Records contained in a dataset
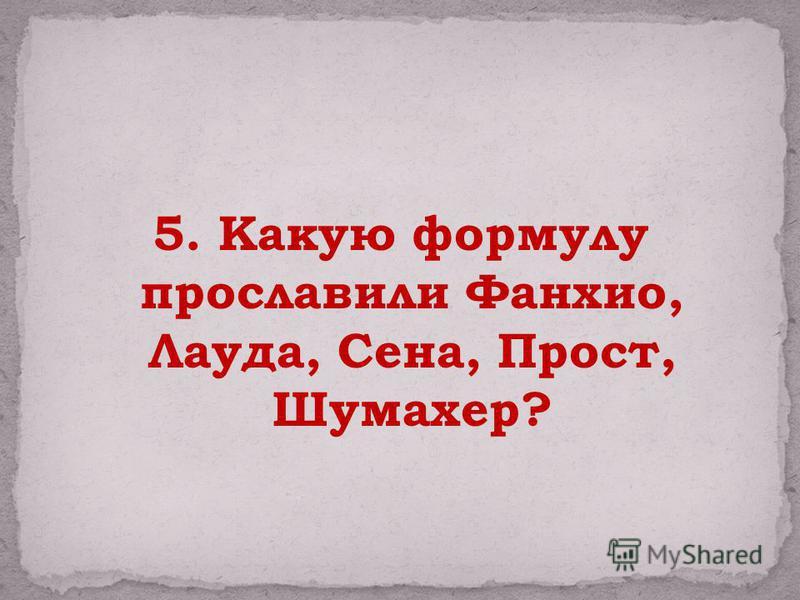 5. Какую формулу прославили Фанхио, Лауда, Сена, Прост, Шумахер?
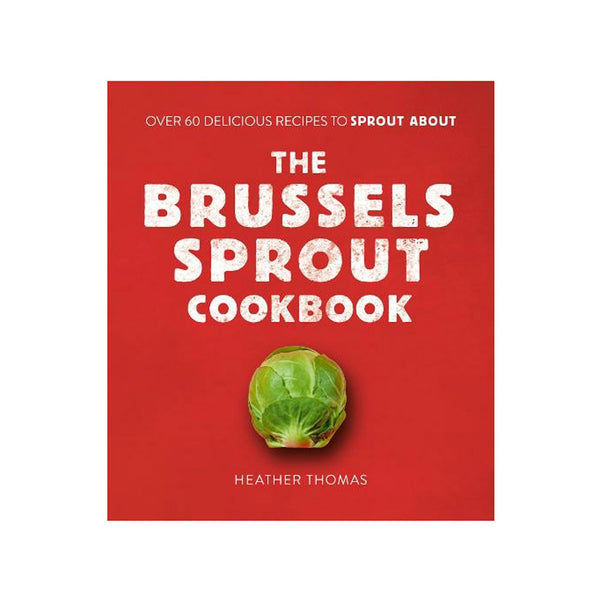 Brussels Sprout Cookbook
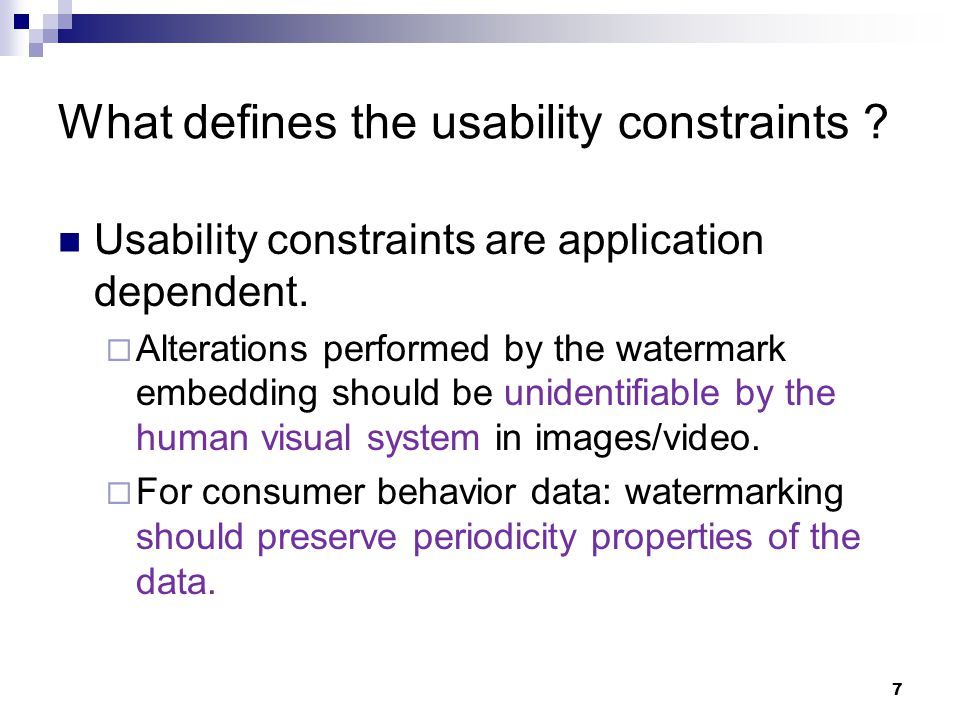 38 WM Technique 2 : Strengths Bit embedding technique honors usability constraints.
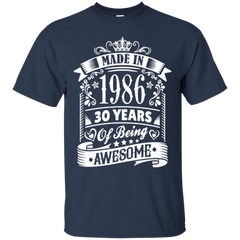1986 Shirts Made In 1986 30 Years Of Being Awesome Hoodies Sweatshirts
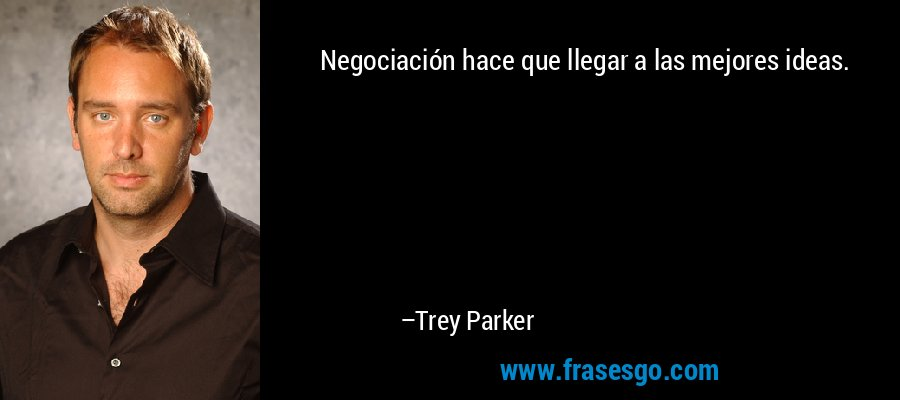 Negociación hace que llegar a las mejores ideas. – Trey Parker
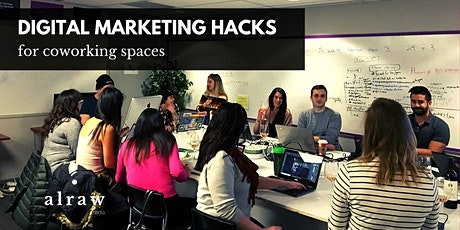 Digital Marketing Hacks for Coworking Spaces tickets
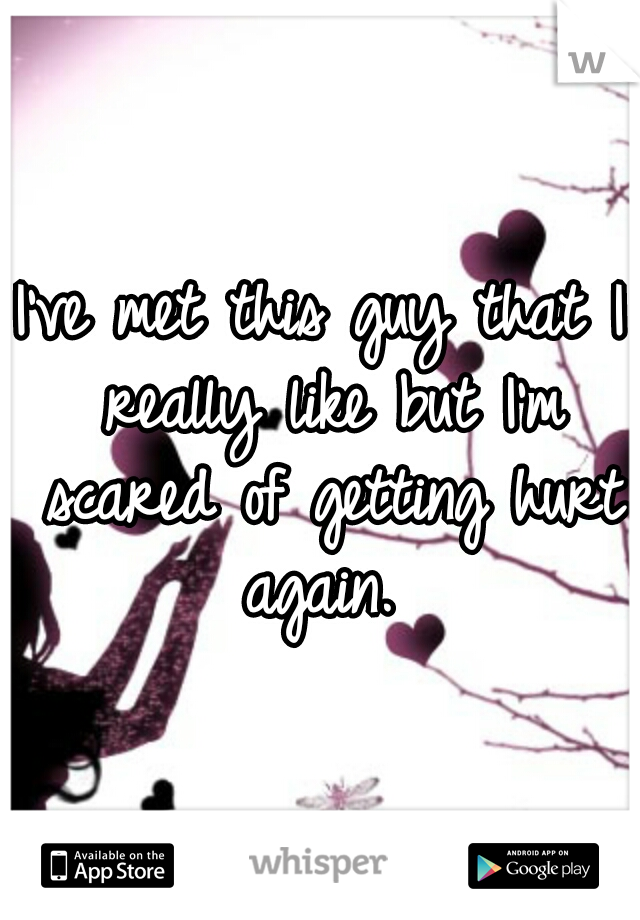 I've met this guy that I really like but I'm scared of getting hurt again.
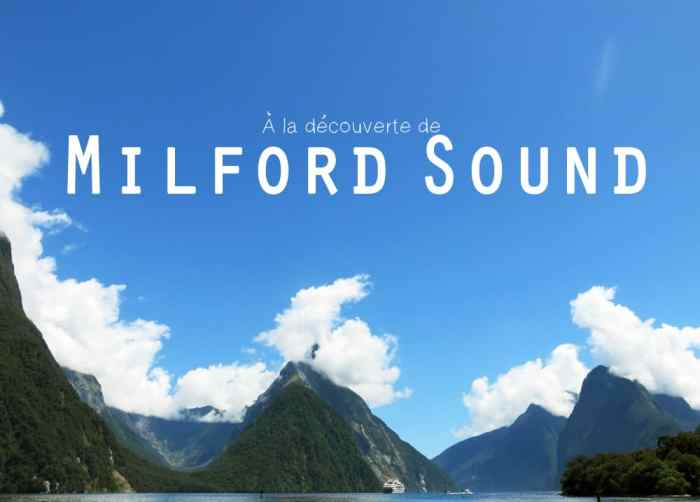 Nouvelle Zélande Milford Sound 2016 ©Etpourtantelletourne.fr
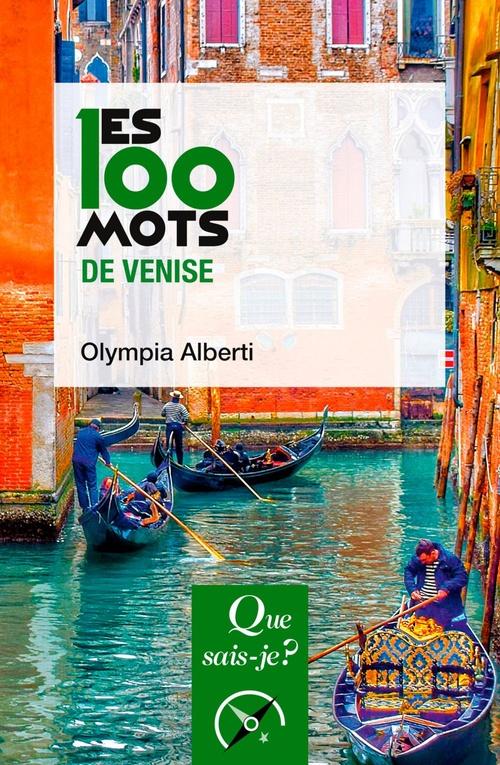 Vente Livre Numérique : Les 100 mots de Venise  - Olympia ALBERTI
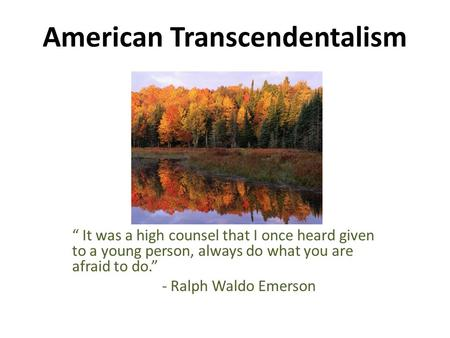 "American Transcendentalism "" It was a high counsel that I once heard given to a young person, always do what you are afraid to do."" - Ralph Waldo Emerson."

# YOUR TASK
Your answer must be the lines from the one containing "Nouvelle Zélande Milford" through the last line of the records, both included, written out exactly and without pictures.

# EXERCISE OUTPUT
 Nouvelle Zélande Milford Sound 2016 ©Etpourtantelletourne.fr
 Vente Livre Numérique : Les 100 mots de Venise  - Olympia ALBERTI
 "American Transcendentalism "" It was a high counsel that I once heard given to a young person, always do what you are afraid to do."" - Ralph Waldo Emerson."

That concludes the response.